======== Extracted text

American singer and recording artist

Emily Drennan is an American singer and recording artist. She was nominated for a 2026 Grammy Award in the Best Choral Performance category for the album Requiem of Light (2025), on which she served as producer, chorus master, and featured vocalist.

==Life and career==

Emily was born in Norman, Oklahoma. She graduated summa cum laude from Oklahoma State University with bachelor's degrees in Economics and Spanish, along with minors in Finance, Marketing, International Business, and Latin American Studies. She was named a National Presidential Scholar in the Arts and performed as a guest soloist at the John F. Kennedy Center for the Performing Arts.

===Theater===
Emily has performed in Broadway, Off-Broadway, and regional theatre productions, including Voca People (Off-Broadway), Mamma Mia!, and the 2016 New York Spectacular Starring the Radio City Rockettes at Radio City Music Hall. She was a member of the a cappella group Toxic Audio, which won a Drama Desk Award. She has appeared on The Tonight Show Starring Jimmy Fallon, and served as a featured soloist in Radio City Christmas Spectacular specials on NBC, PBS, and Netflix.

===Symphonic and concert===
Emily has performed as a guest soloist with orchestras, including the Cleveland Orchestra, Dallas Symphony Orchestra, Indianapolis Symphony Orchestra, Oklahoma City Philharmonic, Bravo! Vail, Pittsburgh Symphony Orchestra, Detroit Symphony Orchestra, Buffalo Philharmonic Orchestra, and Vancouver Symphony Orchestra. She has appeared at venues such as Carnegie Hall, Lincoln Center, and Radio City Music Hall.

===Recording and production===
Emily is a member of the Recording Academy and a published ASCAP lyricist. Her releases include her debut double-disc album Two-Way Street (2012), A Mother Daughter Christmas (2023) with her mother, Patti Drennan, and numerous singles, including "I Know Your Name" (2023). She also contributed vocals to the Grammy-nominated album Impossible Dream (2024) by Aaron Lazar.

Emily served as chorus master, producer, and vocalist on the Grammy-nominated Requiem of Light (2025).

================
======== Listed records

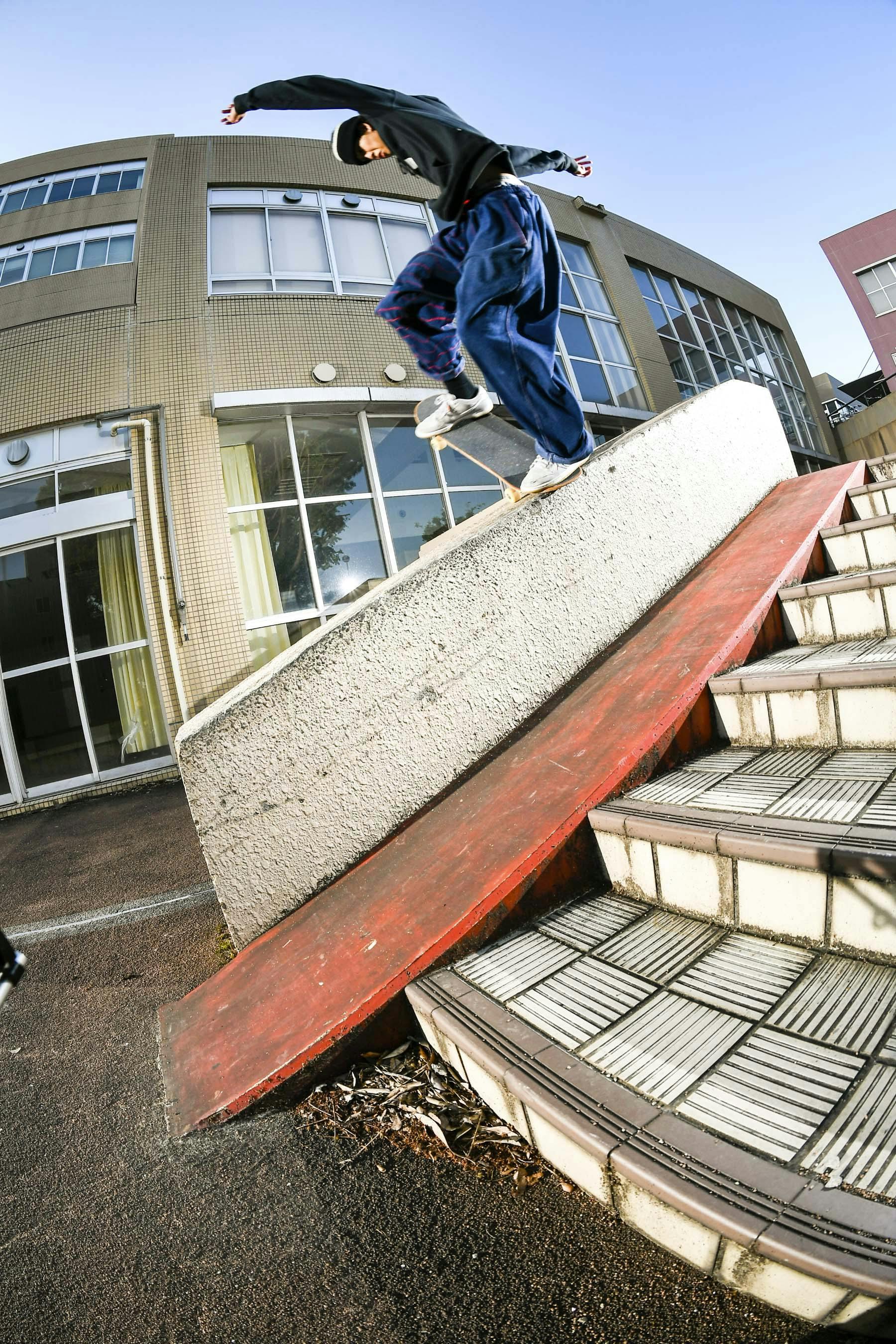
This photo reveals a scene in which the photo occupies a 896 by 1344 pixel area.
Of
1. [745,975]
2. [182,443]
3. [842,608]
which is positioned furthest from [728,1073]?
[182,443]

================

Echo the passage of the singer's biography between "Emily Drennan is" and "the Performing Arts.", inclusive, without changing a word.

Emily Drennan is an American singer and recording artist. She was nominated for a 2026 Grammy Award in the Best Choral Performance category for the album Requiem of Light (2025), on which she served as producer, chorus master, and featured vocalist.

==Life and career==

Emily was born in Norman, Oklahoma. She graduated summa cum laude from Oklahoma State University with bachelor's degrees in Economics and Spanish, along with minors in Finance, Marketing, International Business, and Latin American Studies. She was named a National Presidential Scholar in the Arts and performed as a guest soloist at the John F. Kennedy Center for the Performing Arts.